Royal Dutch/Shell Group on Wednesday named Jeroen van der Veer, 57, a career-long employee, as president and chairman of the Committee of Managing Directors. He takes over for Sir Philip Watts, who stepped down in an apparent mutual agreement with the company. Also resigning was Walter van de Vijver, 48, CEO of Shell’s Exploration and Production Business, who was considered at one time to be Watts’ eventual successor.

Both Watts and van de Vijver had been criticized by investors and financial analysts following the reclassification of 20% of Shell’s proved reserves in January (see Daily GPI, Jan. 12). The reclassification launched a formal inquiry not yet completed by the Securities and Exchange Commission (SEC) last month (see Daily GPI, Feb. 20).

Van der Veer, a Dutch national who joined Shell at age 23 with a mechanical engineering degree, has been a managing director of the company since 1997 and president since 2000. He joined the group in 1971 in refinery process design and held several positions in refining and marketing in the Netherlands, Curacao and the United Kingdom. He also was coordinator of Shell’s Sub-Saharan Africa business (1990-92) and a managing director of Shell Nederland (1992-95).

From 1995 to 1997, van der Veer was president and CEO of Shell Chemical Co. in the United States. He also is a member of the supervisory board of De Nederlandsche Bank and an advisory director to Unilever. He has a contract until July 2008, and has given up an early retirement option.

Malcolm Brinded also has been appointed a director and managing director of the company and will serve as vice chairman of the Committee of Managing Directors. Brinded will step down from the Board of Management of Royal Dutch Petroleum Co., and he offered himself for election by shareholders of the Shell Transport and Trading Co. plc at the forthcoming annual meeting.

Brinded, 50, has been a managing director since July 2002 after first joining the company in 1974. Brinded held various positions in the Netherlands, Brunei, Oman and the United Kingdom, and was general manager of Shell UK Exploration and Production in Aberdeen, Scotland between 1998-2001. He was Shell’s Country Chairman in the United Kingdom 1999-2002, and served as director of Planning, Environment and External Affairs at Shell International Ltd. 2001-02.

Shell also announced that Lord Oxburgh has been appointed interim non-executive chairman of the Shell Transport and Trading Co. van de Vijver’s duties as CEO will be assumed by Brinded, in addition to Brinded’s current responsibilities for the Gas and Power business. Rob Routs, currently a member of the board of management of Royal Dutch Petroleum, will assume Van der Veer’s responsibility for the Chemicals business in addition to his current responsibilities for the Oil Products business. Judith Boynton will continue as a managing director and as CFO.

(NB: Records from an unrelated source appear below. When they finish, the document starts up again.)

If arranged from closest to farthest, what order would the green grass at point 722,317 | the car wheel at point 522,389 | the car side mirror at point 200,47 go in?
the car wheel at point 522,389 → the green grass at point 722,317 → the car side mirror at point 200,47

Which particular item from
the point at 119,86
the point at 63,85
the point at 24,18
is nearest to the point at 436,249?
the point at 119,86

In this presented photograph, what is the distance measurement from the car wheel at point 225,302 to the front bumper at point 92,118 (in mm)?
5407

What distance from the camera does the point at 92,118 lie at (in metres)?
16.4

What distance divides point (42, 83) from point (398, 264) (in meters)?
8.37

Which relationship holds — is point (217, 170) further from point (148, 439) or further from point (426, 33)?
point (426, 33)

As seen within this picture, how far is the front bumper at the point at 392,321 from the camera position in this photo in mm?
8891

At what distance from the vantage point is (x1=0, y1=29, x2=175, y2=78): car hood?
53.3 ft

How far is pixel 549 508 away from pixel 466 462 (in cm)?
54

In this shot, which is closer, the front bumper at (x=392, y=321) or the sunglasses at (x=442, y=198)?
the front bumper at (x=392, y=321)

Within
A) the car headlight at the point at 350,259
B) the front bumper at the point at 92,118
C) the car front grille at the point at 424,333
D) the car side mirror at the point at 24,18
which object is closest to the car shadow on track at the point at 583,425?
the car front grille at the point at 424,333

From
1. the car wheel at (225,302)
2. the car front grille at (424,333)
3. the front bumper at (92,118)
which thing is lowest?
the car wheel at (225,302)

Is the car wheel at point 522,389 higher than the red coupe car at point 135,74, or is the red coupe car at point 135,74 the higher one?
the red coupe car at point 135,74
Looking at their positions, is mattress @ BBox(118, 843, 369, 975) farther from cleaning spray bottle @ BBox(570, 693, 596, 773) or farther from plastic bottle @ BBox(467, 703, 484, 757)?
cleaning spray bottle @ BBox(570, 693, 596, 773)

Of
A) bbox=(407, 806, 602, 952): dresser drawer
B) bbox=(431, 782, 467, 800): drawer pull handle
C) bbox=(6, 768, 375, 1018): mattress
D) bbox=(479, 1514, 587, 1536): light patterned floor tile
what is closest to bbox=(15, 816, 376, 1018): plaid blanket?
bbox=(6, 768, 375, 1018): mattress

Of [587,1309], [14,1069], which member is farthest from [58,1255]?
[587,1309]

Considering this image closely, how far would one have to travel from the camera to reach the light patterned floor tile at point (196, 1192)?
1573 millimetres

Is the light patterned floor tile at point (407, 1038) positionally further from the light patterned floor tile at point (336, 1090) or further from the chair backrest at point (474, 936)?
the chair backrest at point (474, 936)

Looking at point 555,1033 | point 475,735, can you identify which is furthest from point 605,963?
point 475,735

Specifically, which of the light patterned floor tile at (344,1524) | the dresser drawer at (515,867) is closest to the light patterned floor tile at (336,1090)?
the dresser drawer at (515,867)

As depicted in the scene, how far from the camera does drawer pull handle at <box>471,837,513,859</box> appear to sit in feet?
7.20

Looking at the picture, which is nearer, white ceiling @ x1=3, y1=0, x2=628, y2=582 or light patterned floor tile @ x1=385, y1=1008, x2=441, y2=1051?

Peter Nicol, an ABN Amro analyst based in London, said Shell’s upstream team had been made a “scapegoat” for the reserves reclassification. He added that “van der Veer faces a lot of competing agendas.” He said Shell had “been in decline for 10 or 15 years,” and van der Veer is a “safe pair of hands” who could “heal the company and move it forward.”

Also in a research note, Merrill Lynch analyst Mark Ionnati said, “Senior management appears to have succumbed to significant pressure from shareholders.” The news is a “positive for the shares on a near-term trading basis, in our view. However, the merits of a more fundamentally based rally on an improving performance outlook versus industry peers remains to be seen.”

Ionnati added, “Importantly, we understand that today’s events were not inspired by any new news on the official investigation by the SEC on Shell’s overbooking of reserves.” Shell is conducting an audit of its reserves reclassification and is expected to give the SEC the information once the audit is completed.